Сейчас его могут выписать из больницы. Но поскольку у Вашего сына в США нет
семьи, а сам он о себе заботиться не сможет, наш отдел социального
обслуживания просит Вас принять меры для приезда в Нью-Йорк с целью помочь
его выздоровлению. Оставить его одного в настоящем ненадежном состоянии
значило бы подвергнуть его серьезной опасности. Наш директор медицинского
центра подписал мое заключение и оно отправлено Вам отдельным письмом. Его
надлежит предъявить соответствующим советским учреждениям с целью получения
визы для краткосрочного посещения".
Родители Иосифа дождались вышеупомянутого официального письма,
предъявили его "соответствующим советским властям" -- и получили отказ...

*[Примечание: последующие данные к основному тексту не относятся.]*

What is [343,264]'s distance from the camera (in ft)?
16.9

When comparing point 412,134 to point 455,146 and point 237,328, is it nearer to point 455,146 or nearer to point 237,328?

Мария Моисеевна несколько раз пыталась добиться разрешения посетить сына. Ей
отвечали, что, по сведениям ОВИРа, ее сын находится вовсе не в США, а в
Израиле, и если она хочет, она может ехать в Израиль насовсем. А в США ей
делать нечего...
Рано утром 4 июня 1972 года, собираясь в аэропорт "Пулково", будущий
пятый Нобелевский лауреат в русской литературе написал письмо, которое
подвело некоторые итоги его жизни в России и лучше чем что бы то ни было
завершит это повествование:
"Уважаемый Леонид Ильич, покидая Россию не по собственной воле, о чем
Вам, может быть, известно, я решаюсь обратиться к Вам с просьбой, право на
которую мне дает твердое сознание того, что все, что сделано мною за 15 лет
литературной работы, служит и еще послужит только к славе русской культуры,
ничему другому.
Я хочу просить Вас дать возможность сохранить мое существование, мое
присутствие в литературном процессе. Хотя бы в качестве переводчика -- в том
качестве, в котором я до сих пор и выступал. Смею думать, что работа моя
была хорошей работой, и я мог бы и дальше приносить пользу. В конце концов,
сто лет назад такое практиковалось.
Я принадлежу к русской культуре, я сознаю себя ее частью, слагаемым, и
никакая перемена места на конечный результат повлиять не сможет. Язык --
вещь более древняя и более неизбежная, чем государство. Я принадлежу
русскому языку, а что касается государства, то, с моей точки зрения, мерой
патриотизма писателя является то, как он пишет на языке народа, среди
которого живет, а не клятвы с трибуны.
Мне горько уезжать из России. Я здесь родился, вырос, жил, и всем, что
имею за душой, я обязан ей. Все плохое, что выпадало на мою долю, с лихвой
перекрывалось хорошим, и я никогда не чувствовал себя обиженным Отечеством.
Не чувствую и сейчас.
Ибо, переставая быть гражданином СССР, я не перестаю быть русским
поэтом. Я верю, что я вернусь; поэты всегда возвращаются: во плоти или на
бумаге. Я хочу верить и в то, и в другое. Люди вышли из того возраста, когда
прав был сильный. Для этого на свете слишком много слабых. Единственная
правота -- доброта. От зла, от гнева, от ненависти -- пусть именуемых
праведными -- никто не выигрывает. Мы все приговорены к одному и тому же: к
смерти. Умру я, пишущий эти строки, умрете Вы, их читающий. Останутся наши
дела, но и они подвергнутся разрушению. Поэтому никто не должен мешать друг
другу делать его дело. Условия существования слишком тяжелы, чтобы их еще
усложнять.
Я надеюсь, Вы поймете меня правильно, поймете, о чем я прошу. Я прошу
дать мне возможность и дальше существовать в русской литературе, на русской
земле. Я думаю, что ни в чем не виноват перед своей Родиной. Напротив, я
думаю, что во многом прав. Я не знаю, каков будет Ваш ответ на мою просьбу,
будет ли он иметь место вообще. Жаль, что не написал Вам раньше, а теперь
уже и времени не осталось. Но скажу Вам, что в любом случае, даже если моему
народу не нужно мое тело, душа моя ему еще пригодится".